■ **Page excerpt**:
Levi E. Pond Explained

Levi Pond
State:Wisconsin
State Senate:Wisconsin
District:27th
Term Start:January 3, 1887
Term End:March 1, 1890
Predecessor:William T. Parry
Successor:Russell C. Falconer
Party:Republican
Birth Date:8 March 1833
Birth Place:Addison, New York, U.S.
Death Place:Westfield, Wisconsin, U.S.
Restingplace:Springfield Cemetery,
Occupation:farmer, politician
Allegiance:United States
Branch:United States Volunteers
Union Army
Rank:Captain, USV
Serviceyears:1861 - 1864
Unit:7th Reg. Wis. Vol. Infantry
Battles:American Civil War

Levi Elwin Pond (March 8, 1833  - May 8, 1895) was an American farmer and Republican politician. He was a member of the Wisconsin State Senate, representing Adams, Columbia, and Marquette counties for three years. During the American Civil War, he served as a Union Army officer in the Iron Brigade of the Army of the Potomac and was wounded at the Battle of Gettysburg and the Siege of Petersburg.

■ **Given material**:

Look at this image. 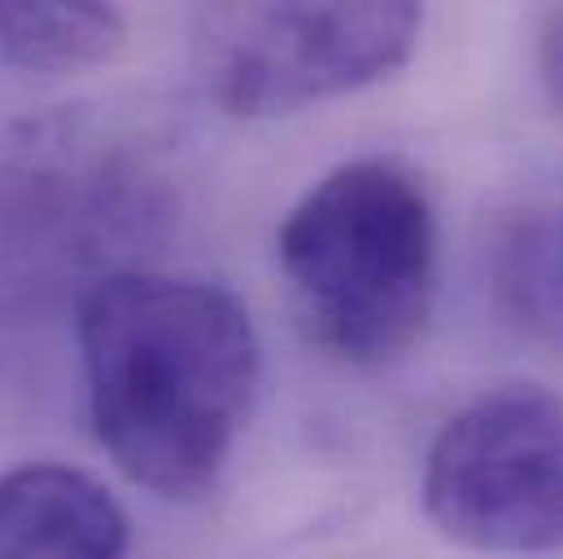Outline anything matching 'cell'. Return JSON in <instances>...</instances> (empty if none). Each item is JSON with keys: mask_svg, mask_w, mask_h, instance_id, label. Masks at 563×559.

■ **Stated goal A**: In the Levi E. Pond entry above, duplicate the stretch from "Levi E. Pond" through "New York, U.S.".
■ **Stated goal B**:
Answer these questions from the Levi E. Pond entry above:
(i) What unit is listed for his military service?
(ii) Which counties did he represent in the Wisconsin State Senate?
(iii) Who was his predecessor in the Senate seat?

■ **Exercise response A**:
Levi E. Pond Explained

Levi Pond
State:Wisconsin
State Senate:Wisconsin
District:27th
Term Start:January 3, 1887
Term End:March 1, 1890
Predecessor:William T. Parry
Successor:Russell C. Falconer
Party:Republican
Birth Date:8 March 1833
Birth Place:Addison, New York, U.S.

■ **Exercise response B**:
(i) 7th Reg. Wis. Vol. Infantry
(ii) Adams, Columbia, and Marquette counties
(iii) William T. Parry